After you create the environment, you should activate it. This updates the PATH environment variable so that when you invoke python
or utilities, you use the executables found in the environment. Type:
conda activate mlclass
After running this, your prompt should indicate that you are in the environment, and it will change to look like this:
(mlclass)
Note that Anaconda, by default, stores its environments under your home directory. On my Mac, it would put it in ~/anaconda3/envs/mlclass
.
Install Packages with Conda
At this point, you have installed conda
, created an environment, and activated the environment. You are now ready to install some packages. Here is a command to install some of the common data analysis packages:
conda install notebook pandas scikit-learn seaborn xlrd districtdatalabs::yellowbrick py-xgboost notebook conda-forge::shap bokeh graphviz
The packages with colons in their names are specified as channel::package name. Anaconda ships with certain packages, but libraries can create their own "channel" to ship different versions of their library (or even package their library for Anaconda) on a different cadence than the Anaconda release cycle.

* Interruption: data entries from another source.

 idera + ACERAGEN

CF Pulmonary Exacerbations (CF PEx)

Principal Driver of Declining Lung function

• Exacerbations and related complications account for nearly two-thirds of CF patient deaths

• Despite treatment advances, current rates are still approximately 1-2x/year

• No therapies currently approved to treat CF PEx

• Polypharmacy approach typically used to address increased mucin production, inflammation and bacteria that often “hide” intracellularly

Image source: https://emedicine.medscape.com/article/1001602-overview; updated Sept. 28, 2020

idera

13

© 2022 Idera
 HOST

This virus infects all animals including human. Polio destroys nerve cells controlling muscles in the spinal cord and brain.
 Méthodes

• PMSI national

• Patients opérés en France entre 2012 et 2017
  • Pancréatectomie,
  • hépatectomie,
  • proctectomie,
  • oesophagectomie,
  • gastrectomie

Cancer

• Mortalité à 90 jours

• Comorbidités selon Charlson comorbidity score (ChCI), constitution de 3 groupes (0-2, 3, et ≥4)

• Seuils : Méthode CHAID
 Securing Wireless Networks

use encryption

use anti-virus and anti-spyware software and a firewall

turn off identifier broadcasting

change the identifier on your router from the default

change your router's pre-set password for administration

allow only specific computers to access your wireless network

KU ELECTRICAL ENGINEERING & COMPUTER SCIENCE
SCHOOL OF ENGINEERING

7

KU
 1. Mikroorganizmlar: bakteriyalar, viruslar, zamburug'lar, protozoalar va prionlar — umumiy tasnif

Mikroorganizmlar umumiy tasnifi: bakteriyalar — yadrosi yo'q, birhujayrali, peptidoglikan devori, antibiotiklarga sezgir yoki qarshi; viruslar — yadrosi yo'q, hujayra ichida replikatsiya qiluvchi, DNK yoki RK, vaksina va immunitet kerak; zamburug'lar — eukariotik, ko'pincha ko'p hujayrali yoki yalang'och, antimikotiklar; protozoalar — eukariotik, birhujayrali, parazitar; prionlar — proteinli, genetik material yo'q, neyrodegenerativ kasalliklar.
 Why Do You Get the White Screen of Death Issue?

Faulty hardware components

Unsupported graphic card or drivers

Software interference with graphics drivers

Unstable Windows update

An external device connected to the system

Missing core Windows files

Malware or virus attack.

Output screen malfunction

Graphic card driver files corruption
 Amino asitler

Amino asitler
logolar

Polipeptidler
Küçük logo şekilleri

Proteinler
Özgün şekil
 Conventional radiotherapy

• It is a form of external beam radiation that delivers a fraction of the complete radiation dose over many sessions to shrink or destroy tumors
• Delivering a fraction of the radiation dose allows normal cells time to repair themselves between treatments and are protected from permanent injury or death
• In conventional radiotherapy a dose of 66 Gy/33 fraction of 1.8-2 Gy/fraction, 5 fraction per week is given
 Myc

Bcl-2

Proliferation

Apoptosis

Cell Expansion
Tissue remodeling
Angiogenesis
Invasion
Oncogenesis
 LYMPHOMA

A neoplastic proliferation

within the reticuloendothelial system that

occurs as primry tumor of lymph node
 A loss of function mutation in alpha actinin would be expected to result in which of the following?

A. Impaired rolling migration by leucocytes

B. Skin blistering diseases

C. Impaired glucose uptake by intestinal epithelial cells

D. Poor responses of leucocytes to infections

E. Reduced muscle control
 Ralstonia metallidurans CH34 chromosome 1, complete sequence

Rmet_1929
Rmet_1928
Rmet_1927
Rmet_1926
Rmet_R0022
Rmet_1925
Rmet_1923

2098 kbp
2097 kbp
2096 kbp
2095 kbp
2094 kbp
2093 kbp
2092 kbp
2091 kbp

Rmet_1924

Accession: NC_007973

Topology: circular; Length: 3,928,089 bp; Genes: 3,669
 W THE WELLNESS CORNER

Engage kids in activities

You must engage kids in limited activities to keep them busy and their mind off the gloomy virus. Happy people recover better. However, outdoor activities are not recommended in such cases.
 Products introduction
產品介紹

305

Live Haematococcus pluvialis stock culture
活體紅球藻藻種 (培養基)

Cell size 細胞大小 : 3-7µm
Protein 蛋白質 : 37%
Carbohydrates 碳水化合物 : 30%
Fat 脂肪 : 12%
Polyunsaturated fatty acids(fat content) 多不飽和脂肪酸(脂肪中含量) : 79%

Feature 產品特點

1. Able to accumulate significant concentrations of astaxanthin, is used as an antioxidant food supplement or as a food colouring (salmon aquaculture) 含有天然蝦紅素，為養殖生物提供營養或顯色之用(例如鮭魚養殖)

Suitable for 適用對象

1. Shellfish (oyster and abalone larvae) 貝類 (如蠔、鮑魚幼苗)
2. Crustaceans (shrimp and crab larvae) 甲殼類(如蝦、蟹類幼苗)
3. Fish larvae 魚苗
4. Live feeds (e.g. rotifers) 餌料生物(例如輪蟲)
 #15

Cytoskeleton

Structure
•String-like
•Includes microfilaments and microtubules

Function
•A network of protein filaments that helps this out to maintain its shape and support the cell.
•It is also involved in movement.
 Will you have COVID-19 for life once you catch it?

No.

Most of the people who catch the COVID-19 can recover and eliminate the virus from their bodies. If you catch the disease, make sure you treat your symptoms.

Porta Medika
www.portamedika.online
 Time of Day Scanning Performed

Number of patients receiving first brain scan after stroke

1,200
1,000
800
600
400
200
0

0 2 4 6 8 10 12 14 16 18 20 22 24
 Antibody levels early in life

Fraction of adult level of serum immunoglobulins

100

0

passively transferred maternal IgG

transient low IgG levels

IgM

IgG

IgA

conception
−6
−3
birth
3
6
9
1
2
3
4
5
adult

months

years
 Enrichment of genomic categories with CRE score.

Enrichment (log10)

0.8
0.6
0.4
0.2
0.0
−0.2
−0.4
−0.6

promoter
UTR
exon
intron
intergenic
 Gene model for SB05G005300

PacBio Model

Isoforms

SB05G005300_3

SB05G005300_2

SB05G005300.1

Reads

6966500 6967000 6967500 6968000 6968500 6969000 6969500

At this point, you should be ready to go with a basic installation. To launch Jupyter notebook type:
jupyter notebook
To learn more about the conda
tool, check out the User Guide.
Installation with Python
Note: If you are using Windows, it is recommended that you use Anaconda rather than this mechanism. Some of the scientific packages require installing and configuring a cross-compilation development environment, which can be annoying. If you are using a Mac and want to follow these instructions, it is recommended to install Python from Homebrew.
Install Python
If you are on Linux, use your package manager to install Python 3.x. On Mac, use Homebrew to install Python 3.x. If these instructions do not make sense to you, scroll up and use the instructions for Anaconda.
After Python is installed, open a terminal and check the version. Type:
python3 --version
It should say something like python 3.7.3
. Make sure that you installed Python 3 and not Python 2.
Create a Virtual Environment
Python 3 ships with the ability to create environments that are very similar to Anaconda environments. However, they are not the same. Python calls its environments "Virtual Environments", so I will follow suit here. A virtual environment will allow you to create a sandbox for Python on a per-project basis.
To create a virtual environment named env
in the current directory type:
python3 -m venv env
To activate this environment, type:
source env/bin/activate
Note that source
is a UNIX Bash command (so this will not work on Windows. If you really want to use Windows, even though I suggested against it with this mechanism, you would type env\Scripts\activate.bat
).
At this point, your prompt should change to something like this:
(env)
Install Packages with Pip
With Python installed and your virtual environment activated, you are ready to install packages. We use the pip
tool to install packages from the Python Package Index. If your virtual environment is activated, then pip
will install libraries into the virtual environment.
You should probably update pip with a new version. Type:
pip install -U pip
To install a base data science system type:
pip install notebook seaborn pandas scikit-learn xlrd yellowbrick xgboost shap bokeh graphviz
To launch Jupyter Notebook type the following:
jupyter notebook
There is a User Guide for pip as well.
Other Options
Can you use Docker? Probably. The above are the simplest ways of getting your environment set up. There may be an existing Docker container you can leverage. But Docker is usually orthogonal to what I'm teaching. Also, the Docker images will probably be using one of the two techniques I described above.
What about hosted services? Google COLAB is a great service (disclaimer: I'm a subscriber to their PRO account), but requires access to Google COLAB, which many of my clients do not have.
Summary
Setting up a Python development environment is three lines of code once you have Python 3 or Anaconda installed. If you have questions about this, feel free to tweet them. I try to keep this page up to date as I point my clients to it.